Can meetings be more productive?
The BBC’s Sean Coughlan wrote a piece entitled “Pointless work meetings really a form of therapy” and it struck a chord. I shared that out on Friday, November 15, 2019.
It’s a short press summary of what Patrik Hall co-authored in a book. The press doesn’t say what that book is. So I wrote Patrik. The book is called Mötesboken : tolkningar av arbetslivets sammanträden och rosévinsmingel.
His co-author, Malin Akerstrom, wrote a related paper – The Merry Go Round of Meetings: Embracing Meetings in a Swedish Youth Care Project. It is worth a read.
I have a few thoughts.
There are (at least) two forms of technology: physical technology and social technology. Physical technology includes physical things – stone working, the spear, the bow and arrow, movable print, the diesel engine, the semiconductor and so on. Social technology includes all the social things – language, the story, codified laws, and how to organize a meeting.
Because it stands to reason that technologies can be improved, and the meeting is social technology, then meetings can be made to be more productive.
One social technology is the ORID framework. It’s a group facilitation method taught by the ICA Associates. These phases are Objective, Reflective, Interpretative, and Decision. You can’t through to a Decision without stepping through the other preceding phases.
There are some meetings that get hooked on the Reflective portion and they don’t ever seem to get out of it. It’s a phase that focuses on enabling the expression of thoughts and feelings about the Objective facts that were placed on the table for all to see.
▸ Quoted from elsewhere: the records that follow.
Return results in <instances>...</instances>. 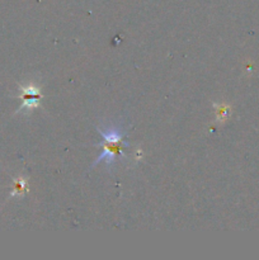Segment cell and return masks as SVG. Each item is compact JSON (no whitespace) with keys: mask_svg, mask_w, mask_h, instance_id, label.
<instances>
[{"mask_svg":"<svg viewBox=\"0 0 259 260\" xmlns=\"http://www.w3.org/2000/svg\"><path fill=\"white\" fill-rule=\"evenodd\" d=\"M96 129L103 139V142H101V146H103L104 149L103 152L98 156V159L93 162L91 168L101 164V162H106L107 167H112L118 159H123V150L130 146L128 142L124 141L126 132L121 124L116 123L102 124Z\"/></svg>","mask_w":259,"mask_h":260,"instance_id":"1","label":"cell"}]
</instances>
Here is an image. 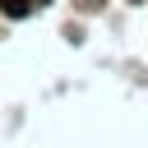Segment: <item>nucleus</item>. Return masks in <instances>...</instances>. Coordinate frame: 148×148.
I'll use <instances>...</instances> for the list:
<instances>
[{
  "mask_svg": "<svg viewBox=\"0 0 148 148\" xmlns=\"http://www.w3.org/2000/svg\"><path fill=\"white\" fill-rule=\"evenodd\" d=\"M0 9H5L9 18H23V14L32 9V5H28V0H0Z\"/></svg>",
  "mask_w": 148,
  "mask_h": 148,
  "instance_id": "1",
  "label": "nucleus"
}]
</instances>
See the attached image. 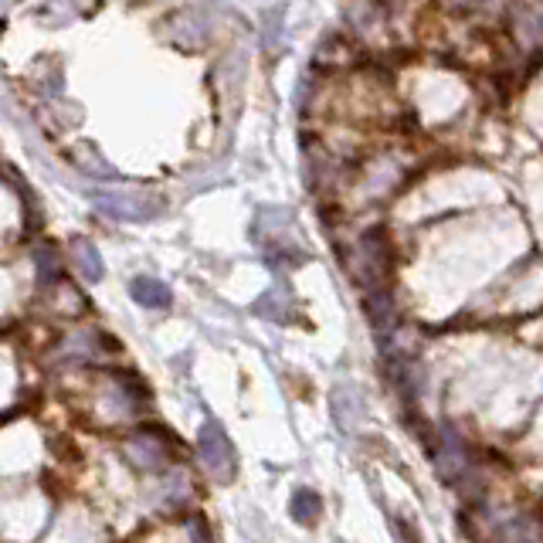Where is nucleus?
Instances as JSON below:
<instances>
[{
	"label": "nucleus",
	"instance_id": "nucleus-1",
	"mask_svg": "<svg viewBox=\"0 0 543 543\" xmlns=\"http://www.w3.org/2000/svg\"><path fill=\"white\" fill-rule=\"evenodd\" d=\"M96 208L116 221H153L167 204L146 191H112L96 197Z\"/></svg>",
	"mask_w": 543,
	"mask_h": 543
},
{
	"label": "nucleus",
	"instance_id": "nucleus-8",
	"mask_svg": "<svg viewBox=\"0 0 543 543\" xmlns=\"http://www.w3.org/2000/svg\"><path fill=\"white\" fill-rule=\"evenodd\" d=\"M520 543H530V540H520Z\"/></svg>",
	"mask_w": 543,
	"mask_h": 543
},
{
	"label": "nucleus",
	"instance_id": "nucleus-7",
	"mask_svg": "<svg viewBox=\"0 0 543 543\" xmlns=\"http://www.w3.org/2000/svg\"><path fill=\"white\" fill-rule=\"evenodd\" d=\"M38 265H41V275H45V279H51V272L58 275V262H51L48 252H38Z\"/></svg>",
	"mask_w": 543,
	"mask_h": 543
},
{
	"label": "nucleus",
	"instance_id": "nucleus-4",
	"mask_svg": "<svg viewBox=\"0 0 543 543\" xmlns=\"http://www.w3.org/2000/svg\"><path fill=\"white\" fill-rule=\"evenodd\" d=\"M129 292H133V299L146 309H163L170 306V289L163 286L160 279H150V275H140V279H133V286H129Z\"/></svg>",
	"mask_w": 543,
	"mask_h": 543
},
{
	"label": "nucleus",
	"instance_id": "nucleus-5",
	"mask_svg": "<svg viewBox=\"0 0 543 543\" xmlns=\"http://www.w3.org/2000/svg\"><path fill=\"white\" fill-rule=\"evenodd\" d=\"M289 513L296 516L299 523L313 527V523L323 516V499H320V493H316V489L299 486L296 493H292V499H289Z\"/></svg>",
	"mask_w": 543,
	"mask_h": 543
},
{
	"label": "nucleus",
	"instance_id": "nucleus-2",
	"mask_svg": "<svg viewBox=\"0 0 543 543\" xmlns=\"http://www.w3.org/2000/svg\"><path fill=\"white\" fill-rule=\"evenodd\" d=\"M197 452H201L204 469H208L218 482H231V479H235V469H238L235 448H231L228 435H224L221 425L208 421V425L197 432Z\"/></svg>",
	"mask_w": 543,
	"mask_h": 543
},
{
	"label": "nucleus",
	"instance_id": "nucleus-6",
	"mask_svg": "<svg viewBox=\"0 0 543 543\" xmlns=\"http://www.w3.org/2000/svg\"><path fill=\"white\" fill-rule=\"evenodd\" d=\"M72 255H75V265H79V272L85 275V279H89V282L102 279V258H99L92 241H75Z\"/></svg>",
	"mask_w": 543,
	"mask_h": 543
},
{
	"label": "nucleus",
	"instance_id": "nucleus-3",
	"mask_svg": "<svg viewBox=\"0 0 543 543\" xmlns=\"http://www.w3.org/2000/svg\"><path fill=\"white\" fill-rule=\"evenodd\" d=\"M126 455L133 459L136 465H143V469H160L163 462H167V452H163V442L153 435H136L126 442Z\"/></svg>",
	"mask_w": 543,
	"mask_h": 543
}]
</instances>
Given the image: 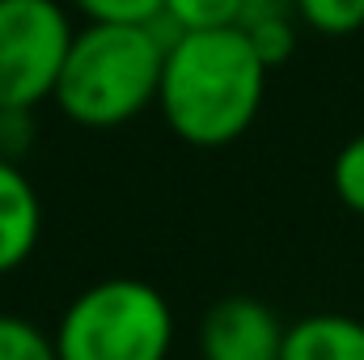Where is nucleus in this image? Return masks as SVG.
<instances>
[{
	"label": "nucleus",
	"instance_id": "nucleus-1",
	"mask_svg": "<svg viewBox=\"0 0 364 360\" xmlns=\"http://www.w3.org/2000/svg\"><path fill=\"white\" fill-rule=\"evenodd\" d=\"M267 73L242 26L170 34L157 106L182 144L225 149L259 119Z\"/></svg>",
	"mask_w": 364,
	"mask_h": 360
},
{
	"label": "nucleus",
	"instance_id": "nucleus-2",
	"mask_svg": "<svg viewBox=\"0 0 364 360\" xmlns=\"http://www.w3.org/2000/svg\"><path fill=\"white\" fill-rule=\"evenodd\" d=\"M166 47L170 30L161 21H85V30L73 34L51 102L77 127H123L149 106H157Z\"/></svg>",
	"mask_w": 364,
	"mask_h": 360
},
{
	"label": "nucleus",
	"instance_id": "nucleus-3",
	"mask_svg": "<svg viewBox=\"0 0 364 360\" xmlns=\"http://www.w3.org/2000/svg\"><path fill=\"white\" fill-rule=\"evenodd\" d=\"M174 348L170 301L132 275L90 284L55 327L60 360H166Z\"/></svg>",
	"mask_w": 364,
	"mask_h": 360
},
{
	"label": "nucleus",
	"instance_id": "nucleus-4",
	"mask_svg": "<svg viewBox=\"0 0 364 360\" xmlns=\"http://www.w3.org/2000/svg\"><path fill=\"white\" fill-rule=\"evenodd\" d=\"M73 34L60 0H0V110H34L55 93Z\"/></svg>",
	"mask_w": 364,
	"mask_h": 360
},
{
	"label": "nucleus",
	"instance_id": "nucleus-5",
	"mask_svg": "<svg viewBox=\"0 0 364 360\" xmlns=\"http://www.w3.org/2000/svg\"><path fill=\"white\" fill-rule=\"evenodd\" d=\"M284 327L259 297H220L199 327L203 360H279Z\"/></svg>",
	"mask_w": 364,
	"mask_h": 360
},
{
	"label": "nucleus",
	"instance_id": "nucleus-6",
	"mask_svg": "<svg viewBox=\"0 0 364 360\" xmlns=\"http://www.w3.org/2000/svg\"><path fill=\"white\" fill-rule=\"evenodd\" d=\"M43 203L34 182L26 179L21 162L0 157V275L17 271L38 246Z\"/></svg>",
	"mask_w": 364,
	"mask_h": 360
},
{
	"label": "nucleus",
	"instance_id": "nucleus-7",
	"mask_svg": "<svg viewBox=\"0 0 364 360\" xmlns=\"http://www.w3.org/2000/svg\"><path fill=\"white\" fill-rule=\"evenodd\" d=\"M279 360H364V322L348 314H309L284 327Z\"/></svg>",
	"mask_w": 364,
	"mask_h": 360
},
{
	"label": "nucleus",
	"instance_id": "nucleus-8",
	"mask_svg": "<svg viewBox=\"0 0 364 360\" xmlns=\"http://www.w3.org/2000/svg\"><path fill=\"white\" fill-rule=\"evenodd\" d=\"M242 13H246V0H166L161 26L170 34L225 30V26H242Z\"/></svg>",
	"mask_w": 364,
	"mask_h": 360
},
{
	"label": "nucleus",
	"instance_id": "nucleus-9",
	"mask_svg": "<svg viewBox=\"0 0 364 360\" xmlns=\"http://www.w3.org/2000/svg\"><path fill=\"white\" fill-rule=\"evenodd\" d=\"M296 21L326 38H348L364 30V0H292Z\"/></svg>",
	"mask_w": 364,
	"mask_h": 360
},
{
	"label": "nucleus",
	"instance_id": "nucleus-10",
	"mask_svg": "<svg viewBox=\"0 0 364 360\" xmlns=\"http://www.w3.org/2000/svg\"><path fill=\"white\" fill-rule=\"evenodd\" d=\"M296 26H301L296 13H272V17L242 21L250 47L259 51V60H263L267 68H279V64L292 60V51H296Z\"/></svg>",
	"mask_w": 364,
	"mask_h": 360
},
{
	"label": "nucleus",
	"instance_id": "nucleus-11",
	"mask_svg": "<svg viewBox=\"0 0 364 360\" xmlns=\"http://www.w3.org/2000/svg\"><path fill=\"white\" fill-rule=\"evenodd\" d=\"M0 360H60L55 335H43L17 314H0Z\"/></svg>",
	"mask_w": 364,
	"mask_h": 360
},
{
	"label": "nucleus",
	"instance_id": "nucleus-12",
	"mask_svg": "<svg viewBox=\"0 0 364 360\" xmlns=\"http://www.w3.org/2000/svg\"><path fill=\"white\" fill-rule=\"evenodd\" d=\"M331 186H335V195H339V203H343L348 212L364 216V132L352 136V140L335 153Z\"/></svg>",
	"mask_w": 364,
	"mask_h": 360
},
{
	"label": "nucleus",
	"instance_id": "nucleus-13",
	"mask_svg": "<svg viewBox=\"0 0 364 360\" xmlns=\"http://www.w3.org/2000/svg\"><path fill=\"white\" fill-rule=\"evenodd\" d=\"M85 21H123V26H153L161 21L166 0H68Z\"/></svg>",
	"mask_w": 364,
	"mask_h": 360
},
{
	"label": "nucleus",
	"instance_id": "nucleus-14",
	"mask_svg": "<svg viewBox=\"0 0 364 360\" xmlns=\"http://www.w3.org/2000/svg\"><path fill=\"white\" fill-rule=\"evenodd\" d=\"M34 110H21V106H9L0 110V157L9 162H21L34 144Z\"/></svg>",
	"mask_w": 364,
	"mask_h": 360
}]
</instances>
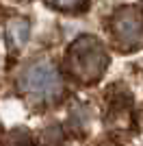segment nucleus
<instances>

People are people, and the Reflective portion of a meeting exists for a reason. That reason is that people find it difficult to get to the analytical portion without first processing through the emotional bits. It may be that it takes just as much time as it takes to become unblocked or unstuck as it takes to process data, imagine alternatives, weigh them, integrate those choices, make a decision, agree on a communication plan for that decision, and resolve next steps.
Throughout this past week, I thought of the Reflective portion of the meeting as a risk to be managed, or a tax to be paid, or something that must be endured to be able to progress.
What if it isn’t though?
What if it’s an opportunity for something greater?
A Four Stance Segmentation
I asked for feedback about all of this. I got far more private messages than public statements. Thank you.
I’ve summarized them to preserve anonymity.
Some people emphasized the need for efficiency. Time is precious and sometimes people just need to get on with it.
Others said that the most creative solutions emerged only when there was a high amount of safety, and, it frequently took a long time to get to that point. It takes time.
Others felt that most communication could be better channeled through slack or email.
I looked for patterns – among those I know to be divergent thinkers, those who are convergent thinkers, those who are connectors, and those who are executors. And I found a few.
Those I know to be executors, who just want to get on with it, preferred very short meetings.
Those I know to be divergent dreamers preferred long meetings.
Those I know to be convergent preferred shorter meetings.
Those I know to be connectors didn’t share much.
It occurred to me that it wasn’t just about the mechanical facilitation of the meeting, the reliability of the machinery that produces decisions of consistent quality, but rather, it’s in the configuration of the people involved that matters tremendously.
Executors are unlikely to value the Reflective phase. Facts are facts. Facts don’t care how you feel about them. And expressing feelings about facts doesn’t change them. Let’s go already.
Divergent dreamers, the kind that will carry on imagining increasingly unweighted ideas endlessly, would value the Reflective phase because there is a lot of material there.
Convergers often understand what the divergent dreamers are saying, and will make rapid assessment-declarative statement pairs. It’s not uncommon to hear an acknowledgement of how we’re all feeling about the volume of meetings we’re all engaged in, but we all still have to talk to one another.
Connectors may be able to draw lines between how different people feel about facts and the implications for which ideas are likely to be receive more attention against others. Connectors may also be best positioned to watch how facts change on the basis that people feel differently about them.
In addition to the therapeutic benefits of the Reflective portion of the meeting, there may be a large volume of information that can be gathered and processed during that phase.
Certain types of people take longer to move through different meeting phases than others. Some like to invest in enumeration and exploration. Some like to invest in comparing and weighing alternatives. What if in order to get to the best output, people have to be able to get to their best state?
Each phase, Objective, Reflective, and Interpretive must come to an end for a Decision or resolution to be shipped. It may very well be that the ability of people to change their stances and perspectives through each phase may be instrumental in realizing the most productive outcomes.